# Problem statement:
The entries are to be given back verbatim; no picture is to be copied.

• • • •

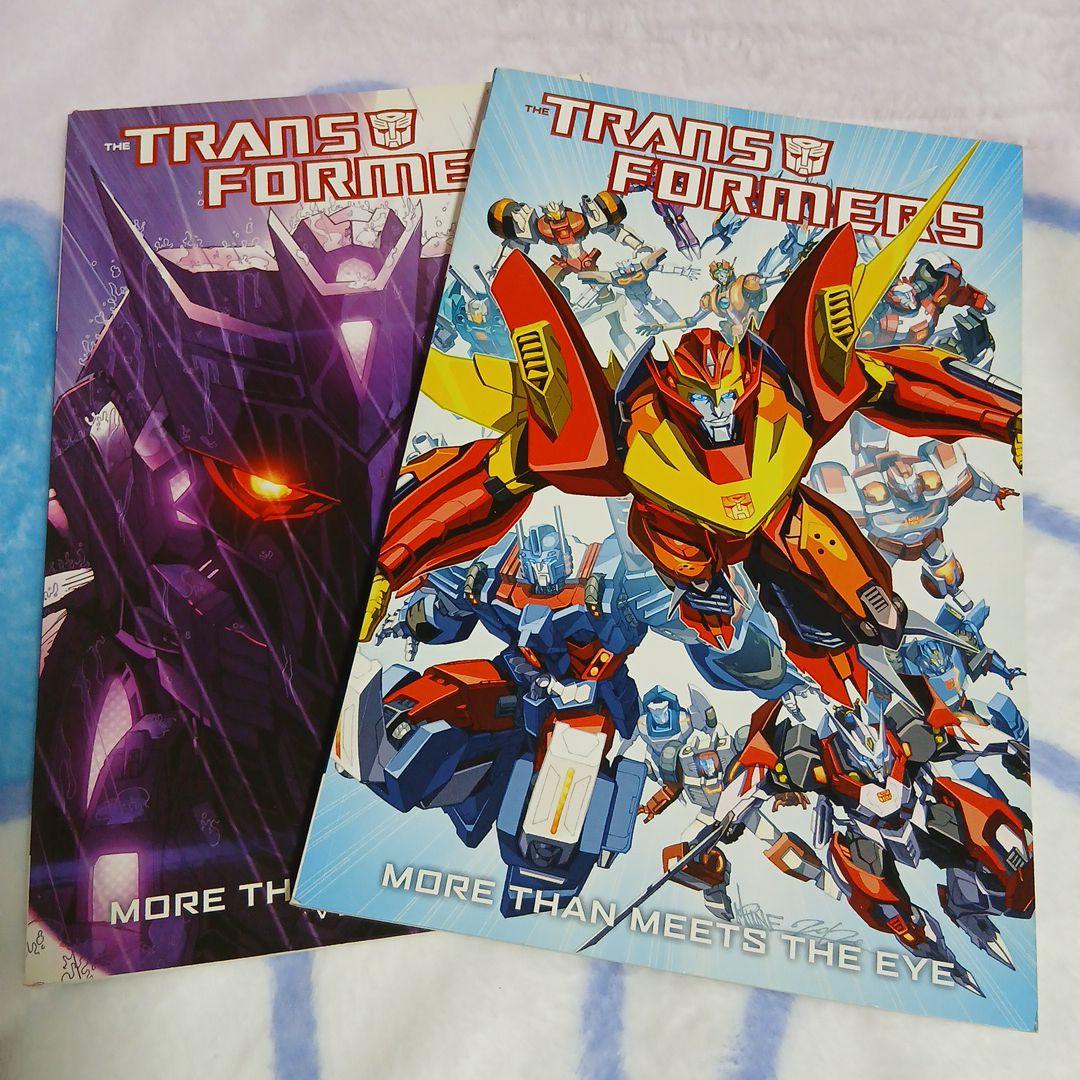 Transformers:More Than Meets the Eye 2冊 Transformers Generation One - More Than Meets the Eye Official
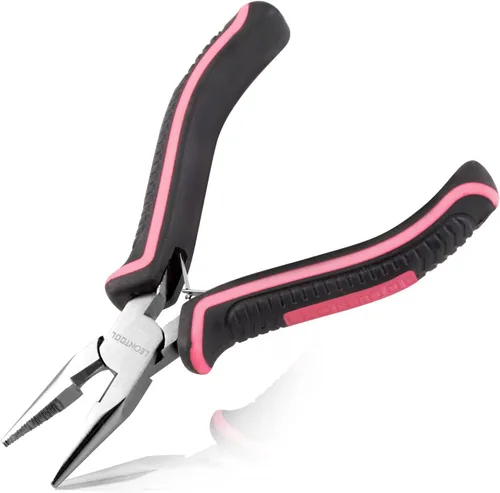 Vista 14 de Mini alicates de corte diagonal de 4 pulgadas, cortadores laterales con resorte Mini Diagonal Wire Cutters, for Jewelry Making, Artificial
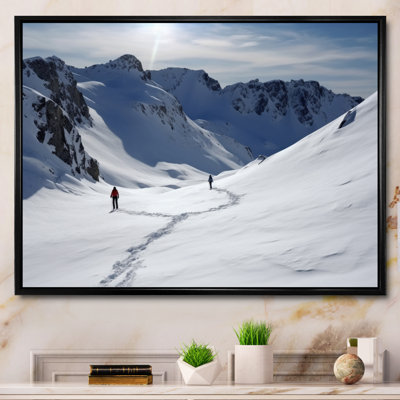 " Winter Mountain Top IV "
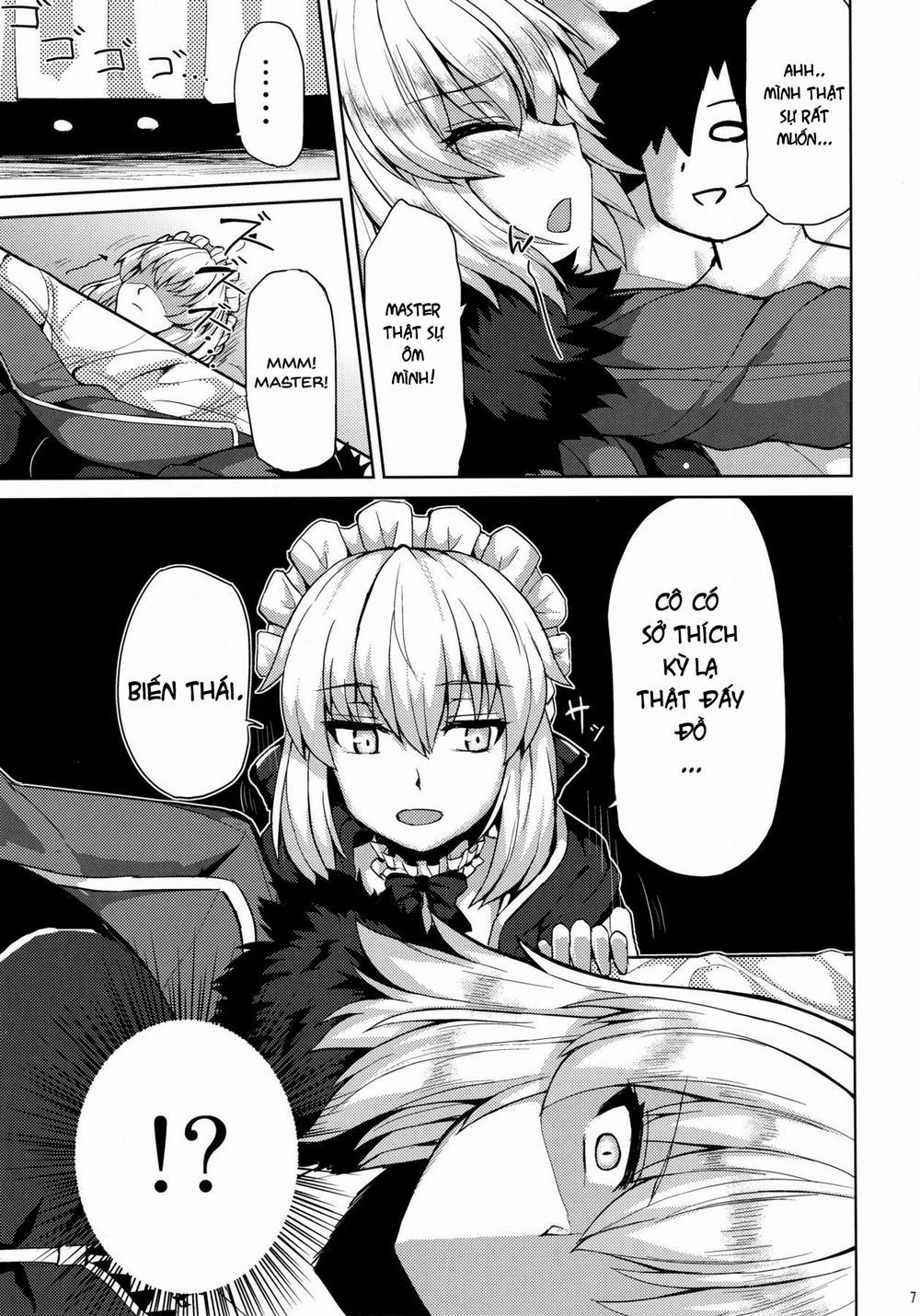 Jeanne Alter-chan wa H na Koto ga Shitai (Fate/Grand Order) Chương Oneshot Trang 5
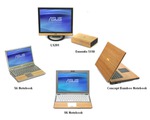 Asus bude vyrábět bambusové notebooky
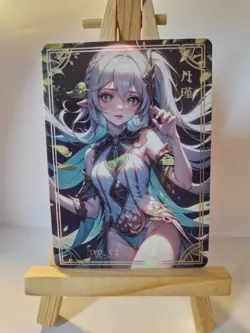 Nahida | Genshin Impact | Yisisitan l PR-53 | Goddess Story Waifu Card - Image 1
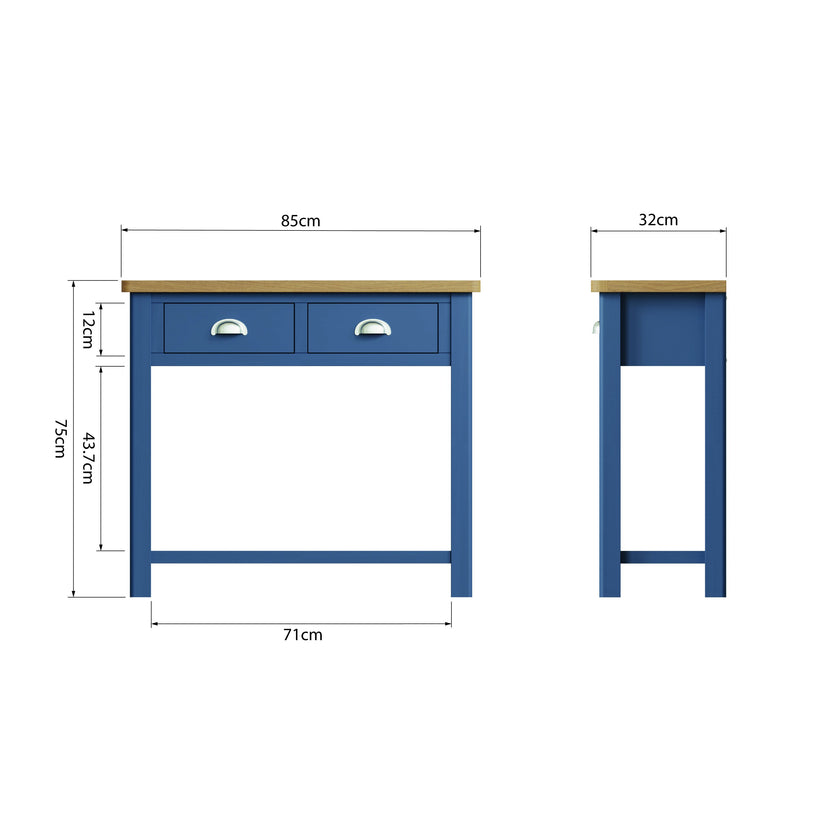Midnight Console Table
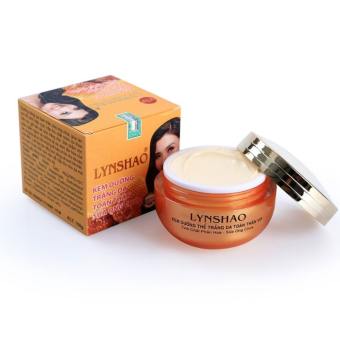 KEM DƯỠNG  TOÀN THÂN BODY TRẮNG DA & CHỐNG NẮNG * LYNSHAO * 150g VIP SỮA ÔNG CHÚA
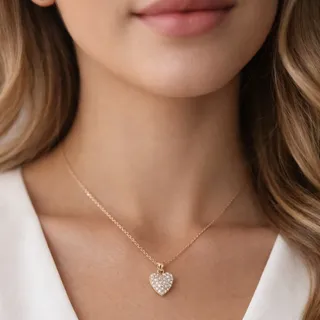 گردنبند روکش طلا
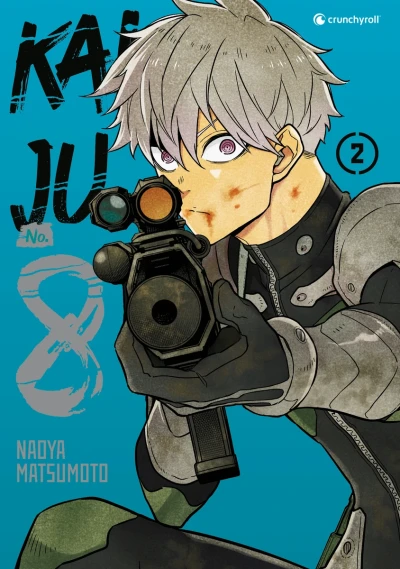 Kaiju No. 8 - Bd. 02 [eBook]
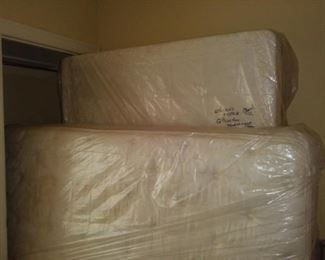 Stearns and Foster Queen Double Pillow Top Mattress        $350.                                                                                                       
 (Seldom Used In A Guestroom)  Very Clean and In  Good Condition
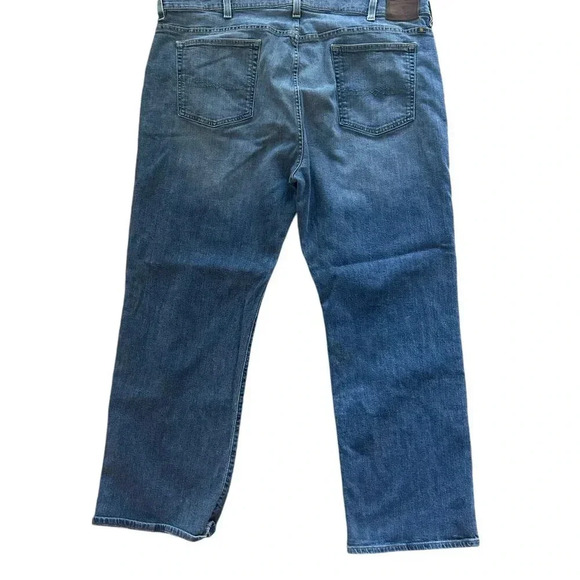 Lucky Brand Jeans 46x32 Women’s Relaxed Fit High Rise Wide Leg Plus Vintage - Picture 3 of 7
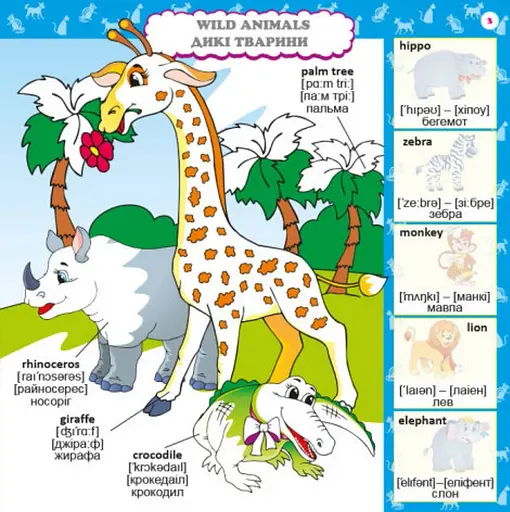 Розвивалочка. Вивчаємо English - фото 3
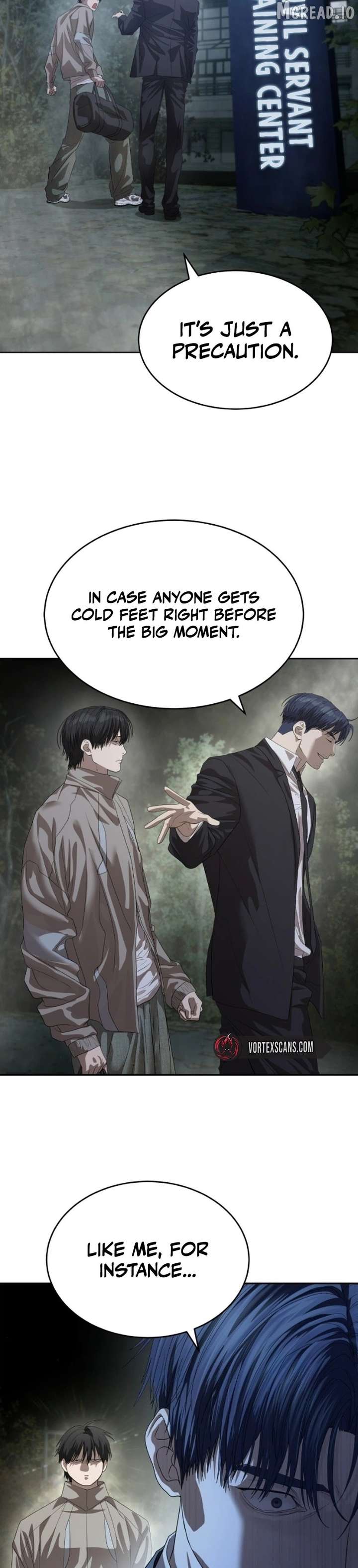 Special Civil Servant Chapter 67 - Page 10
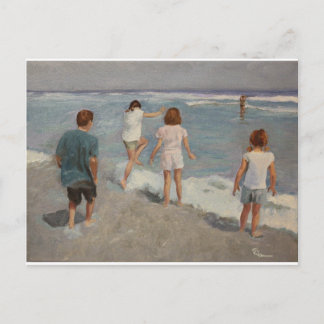 Sommerzeit Postkarte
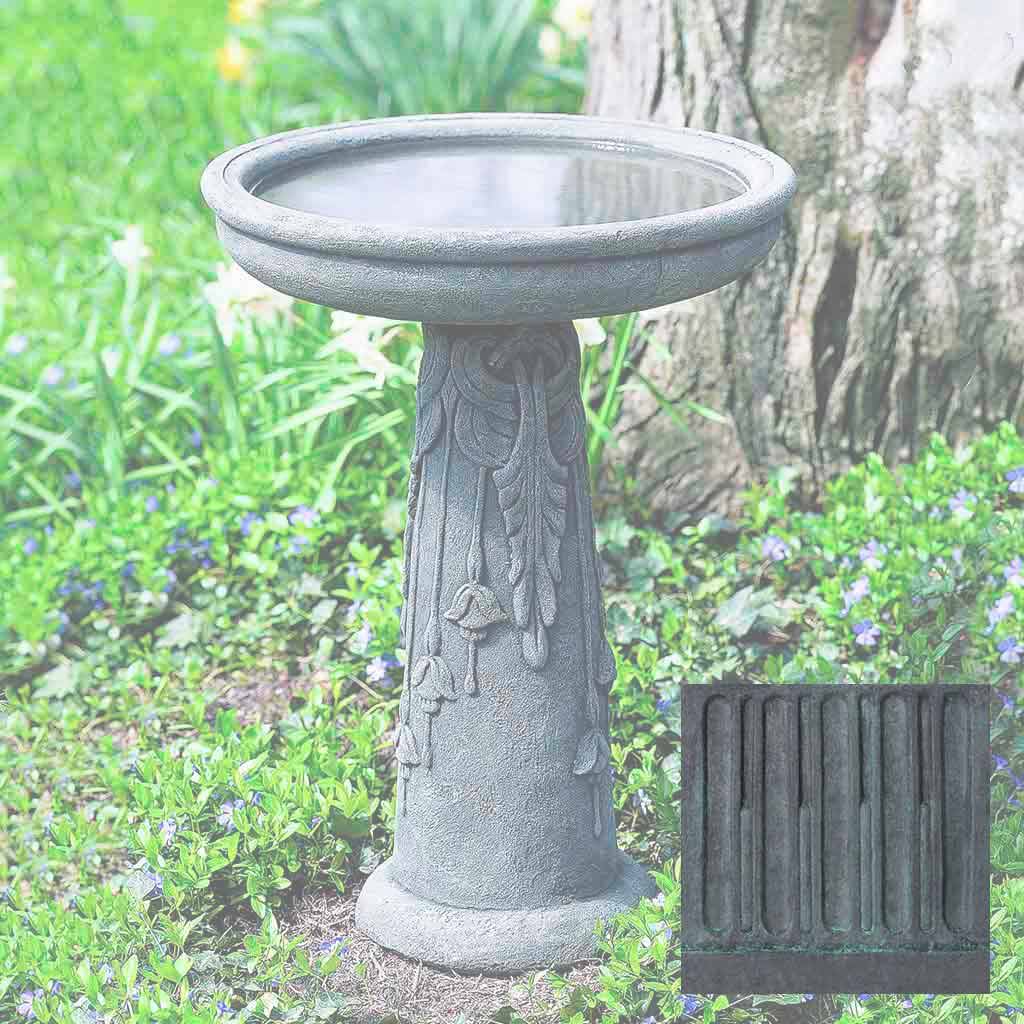 Flores Birdbath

• • • •

# Output for this exercise:
 Transformers:More Than Meets the Eye 2冊 Transformers Generation One - More Than Meets the Eye Official
 Vista 14 de Mini alicates de corte diagonal de 4 pulgadas, cortadores laterales con resorte Mini Diagonal Wire Cutters, for Jewelry Making, Artificial
 " Winter Mountain Top IV "
 Jeanne Alter-chan wa H na Koto ga Shitai (Fate/Grand Order) Chương Oneshot Trang 5
 Asus bude vyrábět bambusové notebooky
 Nahida | Genshin Impact | Yisisitan l PR-53 | Goddess Story Waifu Card - Image 1
Midnight Console Table
 KEM DƯỠNG  TOÀN THÂN BODY TRẮNG DA & CHỐNG NẮNG * LYNSHAO * 150g VIP SỮA ÔNG CHÚA
 گردنبند روکش طلا
 Kaiju No. 8 - Bd. 02 [eBook]
 Stearns and Foster Queen Double Pillow Top Mattress        $350.                                                                                                       
 (Seldom Used In A Guestroom)  Very Clean and In  Good Condition
 Lucky Brand Jeans 46x32 Women’s Relaxed Fit High Rise Wide Leg Plus Vintage - Picture 3 of 7
 Розвивалочка. Вивчаємо English - фото 3
 Special Civil Servant Chapter 67 - Page 10
 Sommerzeit Postkarte
 Flores Birdbath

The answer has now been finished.